Deste modo, para o preenchimento da cláusula geral do “ justificado receio de perda de garantia patrimonial”, relevam, designadamente, a forma da actividade do devedor, a sua situação económica e financeira, a maior ou menor solvabilidade, a natureza do património, a dissipação ou extravio de bens, a ocorrência de procedimentos anómalos que revelem o propósito de não cumprir, o montante do crédito, a própria relação negocial estabelecida entre as partes.
Como já anotou no relatório, o requerente alegou na petição inicial um conjunto de elementos atinentes ao “ justo receio “, designadamente, o facto do legal representante da requeria ter emitido os dois cheques para pagamento, os quais vieram devolvidos por falta de provisão, cujo propósito foi induzir a requerente em erro por mais algum tempo, na recusa reiterada em pagar a dívida, apesar de várias vezes interpelada e de lhe ser proposto o pagamento em prestações, o evitar qualquer contacto, a circunstância do negócio da requerida se encontrar fechado, tendo uma situação económica muito débil, e de ser conhecido nas redondezas do seu estabelecimento que a requerida deve tanto dinheiro que lhe será muito difícil pagar as suas dívidas para com os fornecedores.
É certo que, como bem se salientou no despacho recorrido, a requerente não desenvolveu factualmente cada um destes tópicos indiciadores, ficando-se por uma consideração genérica, carecendo de uma maior e consistente concretização, de forma a que, num juízo de valoração global, se possa afirmar, com relativa segurança, que uma pessoa normal colocada na posição do credor recearia objectivamente pela perda de garantia patrimonial do seu crédito.
Mas em todo o caso, e salvo o devido respeito, tal situação não justifica, desde logo, o indeferimento liminar com fundamento na “evidente improcedência da pretensão”, antes reclama, por imposição dos princípios da economia processual, do inquisitório e cooperação ( arts.136, 137, 265 e 266 e 508 nº1 b) do CPC ) o convite ao aperfeiçoamento, visto tratar-se de uma petição deficiente.
Por vezes é difícil definir com precisão os limites entre a “ inviabilidade “ e a deficiência, como já então sublinhava o Prof.
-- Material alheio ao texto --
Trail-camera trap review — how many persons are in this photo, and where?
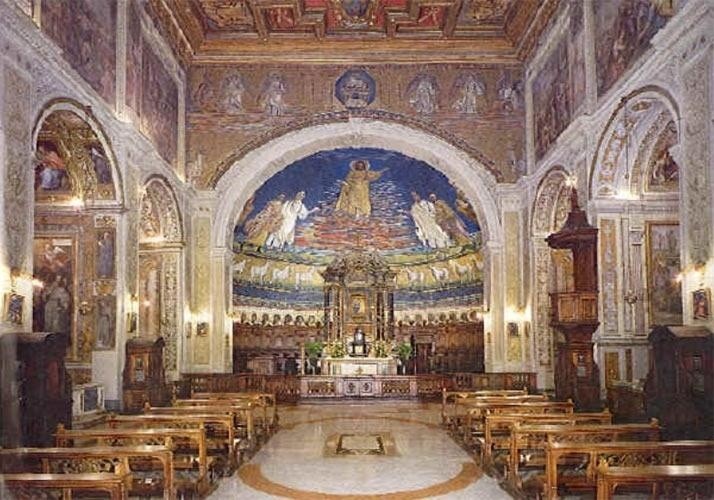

CASTRO MENDES, sustentando ser de lançar mão do despacho de aperfeiçoamento quando a causa de pedir, embora inteligível, não é suficientemente concretizada como facto ( Direito Processual Civil III, pág.67 a 69 ).
Também para efeitos do despacho de aperfeiçoamento no âmbito do art.508 nº1 b) e nº3 do CPC, o articulado é deficiente quando contenha insuficiências ou imprecisões na exposição ou concretização da matéria de facto, ou seja, quando nele não se encontrem todos os factos principais ou a sua alegação seja ambígua ou obscura, designadamente por o autor ter feito apelo a conceitos excessivamente vagos.
Ora, ainda que não expressamente previsto no art.234-A do CPC, o despacho de aperfeiçoamento da petição de procedimento cautelar decorre não só dos princípios da economia processual, inquisitório e cooperação, já referenciados, como do princípio geral da correcção, postulado no art.508 nº1 b), 2 e 3 do CPC, pois não obstante inserir-se na fase da condensação, tem como pressuposto que antes dela não haja qualquer intervenção do juiz, mas havendo-a, nada impede que essa correcção se faça numa fase anterior ( cf. TEIXEIRA DE SOUSA, Estudos Sobre o Novo Processo Civil, pág.275 ).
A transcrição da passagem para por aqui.